• Data records
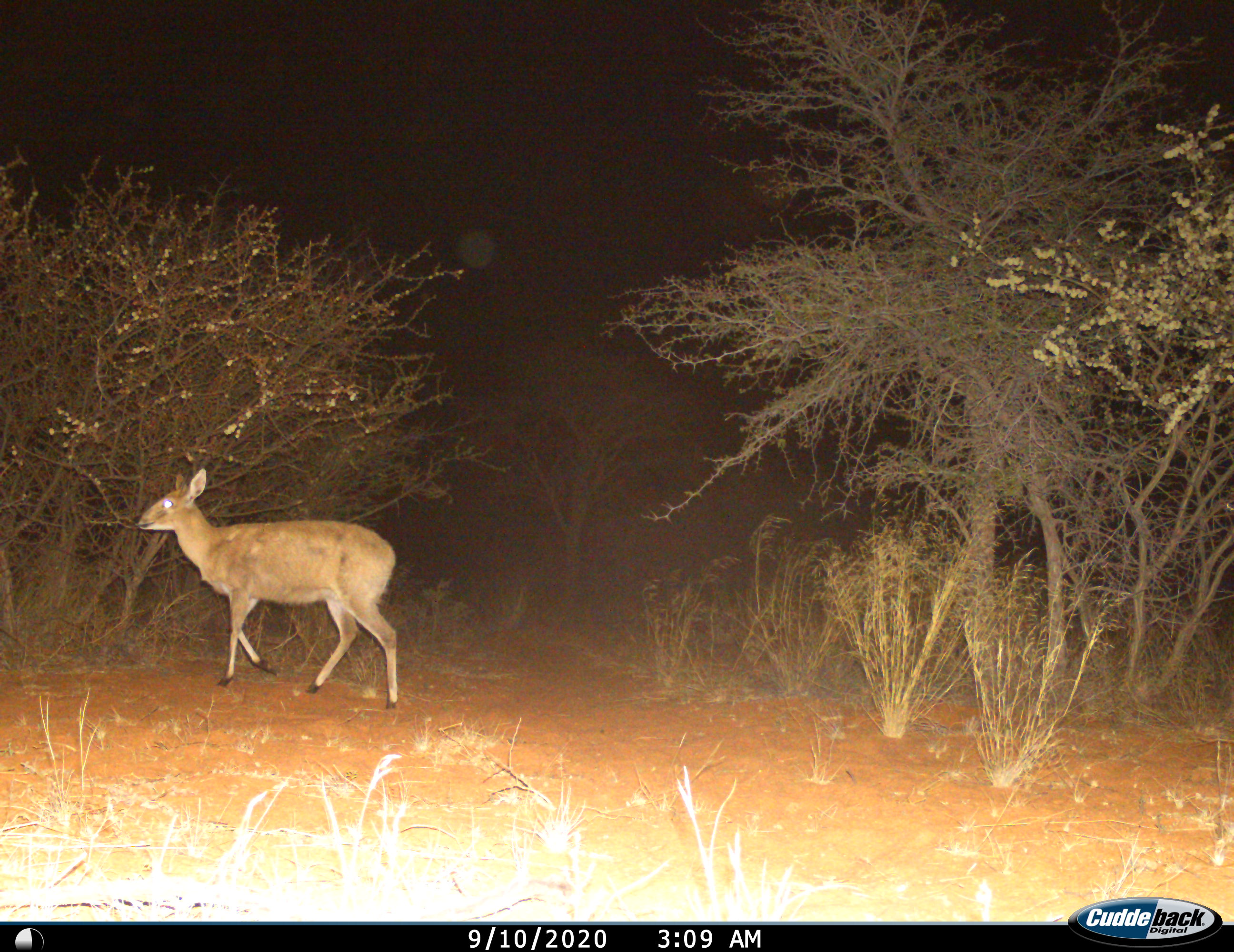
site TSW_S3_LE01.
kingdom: Animalia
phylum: Chordata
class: Mammalia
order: Artiodactyla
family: Bovidae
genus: Sylvicapra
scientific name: Sylvicapra grimmia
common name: common duiker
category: duikercommongrey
Duikercommongrey (common duiker) (Sylvicapra grimmia), count 1. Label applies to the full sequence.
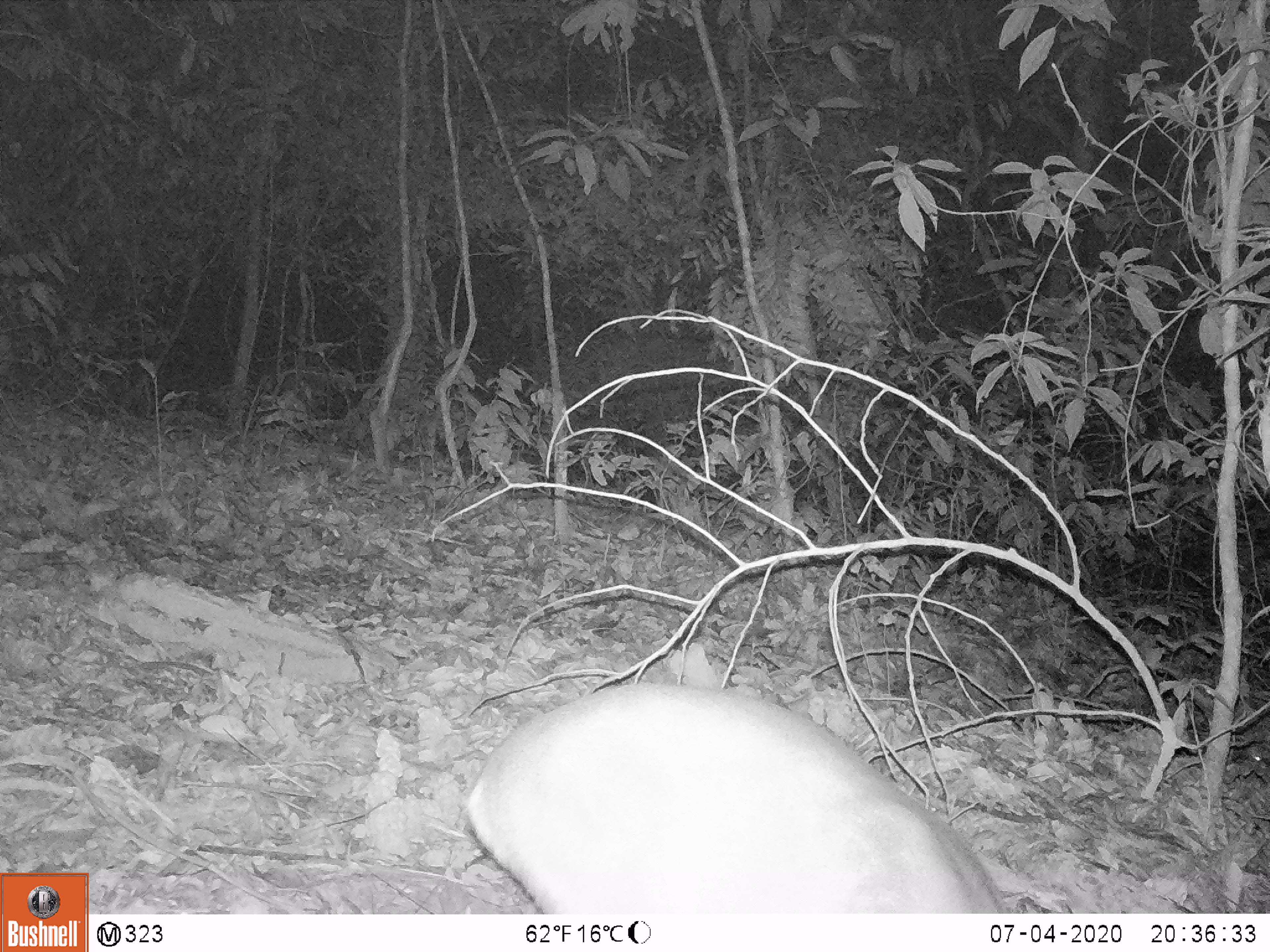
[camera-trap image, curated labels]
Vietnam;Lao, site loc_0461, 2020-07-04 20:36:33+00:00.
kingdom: Animalia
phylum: Chordata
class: Mammalia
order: Artiodactyla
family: Cervidae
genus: Muntiacus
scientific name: Muntiacus rooseveltorum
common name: roosevelt's muntjac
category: roosevelts muntjac group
Roosevelts muntjac group (roosevelt's muntjac) (Muntiacus rooseveltorum). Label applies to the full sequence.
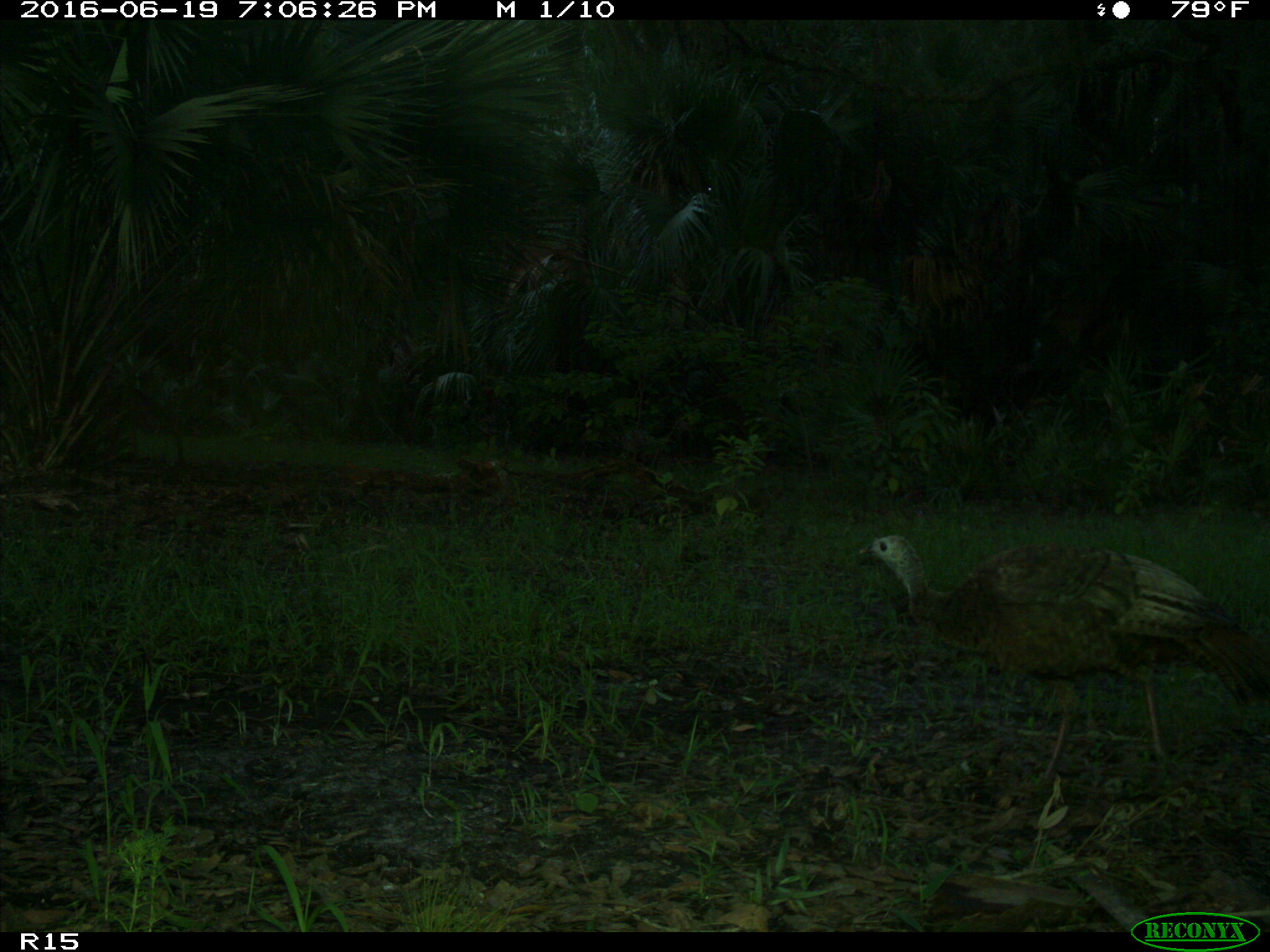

• Directions for this task
Which lines of the records hold the string "name"? Copy each one.

• Response for this exercise
scientific name: Sylvicapra grimmia
common name: common duiker
scientific name: Muntiacus rooseveltorum
common name: roosevelt's muntjac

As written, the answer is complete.